I’ve seen a lot, and it’s interesting to be behind the scenes and meet really cool, smart people that I highly respect. Now, and I’m not talking about Apple here: I’m not yearning to be a tech guy. Being in that world has made me realize the true value of being an artist. The economics of music aren’t what they should be, and the culture isn’t giving the arts its fair due, but humans are always going to respond to emotion and storytelling. I believe that as much as I ever did. More, even. (…)  I had all this shit in my head about how people listen to music and consume music. For a couple of years, it’s been full time at Apple immersing myself in this extremely interesting stuff, and doing that has helped me realize how much I appreciate being an artist and how valuable time is. (…)

Do you feel like you’ve been successful with Beats and Apple Music as far as working on subscription streaming?
Without going into detail, I’ll say it’s been an education. I’ve been on the other side of artists bitching about payments and free music, and I agree with those arguments, but you can sit and bitch about the way things are, or you can try to affect some change. Working under the Apple umbrella, I have a unique opportunity to work on a streaming service from the inside. I thought I could help set a precedent where artists could actually be paid and the fans could feel like they were dealing with a service run by people who actually care about music.

Is it working?
It’s been interesting. Where it seems to have wound up is that free music is here to stay. It doesn’t seem like, with all the different services, artist payments are coming together in the way that one would hope, but the data is valuable.
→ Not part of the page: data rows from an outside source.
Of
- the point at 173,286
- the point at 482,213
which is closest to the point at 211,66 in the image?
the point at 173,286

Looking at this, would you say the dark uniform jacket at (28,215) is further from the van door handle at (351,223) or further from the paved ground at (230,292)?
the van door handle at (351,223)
It’s not that he claimed any accolades as a gatekeeper, does he? More like he as an artist sobered up in the environment of Tim Cook, the technocrat that runs the most successful company on earth.

Bent Thompson wrote in October 2017 a remarkable article headlined Goodbye Gatekeepers, he concluded:

Most importantly, though, the end of gatekeepers is inevitable: the Internet provides abundance, not scarcity, and power flows from discovery, not distribution. We can regret the change or relish it, but we cannot halt it: best to get on with making it work for far more people than gatekeepers ever helped.
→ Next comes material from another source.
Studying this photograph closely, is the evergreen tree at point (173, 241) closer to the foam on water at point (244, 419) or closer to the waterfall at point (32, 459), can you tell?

Now add the news from December 2017 when Apple bought Shazam and it felt very much, that indeed the time of the gatekeepers where over: Shazam is Apple’s Echo Nest.

Apple’s weekly active user (WAU) penetration is far behind Spotify’s, indicating that Apple needs to do a better job of engaging its users. Better playlists, recommendations and algorithm driven curation all help Spotify stay ahead of the curve. Now, Apple will be hoping that Shazam will provide it with the tools to start playing catch up.

Frictionless, automatic discovery based on user behaviour and massive data is what makes the Spotify world go around and the culture-disconnected individual defenseless.

In a way Jimmy Iovine had it right, when he insisted on the importance of “the most difficult question in music: when you’re listening to a playlist, what song comes next.” He believed in the gatekeepers but the algorithms have won.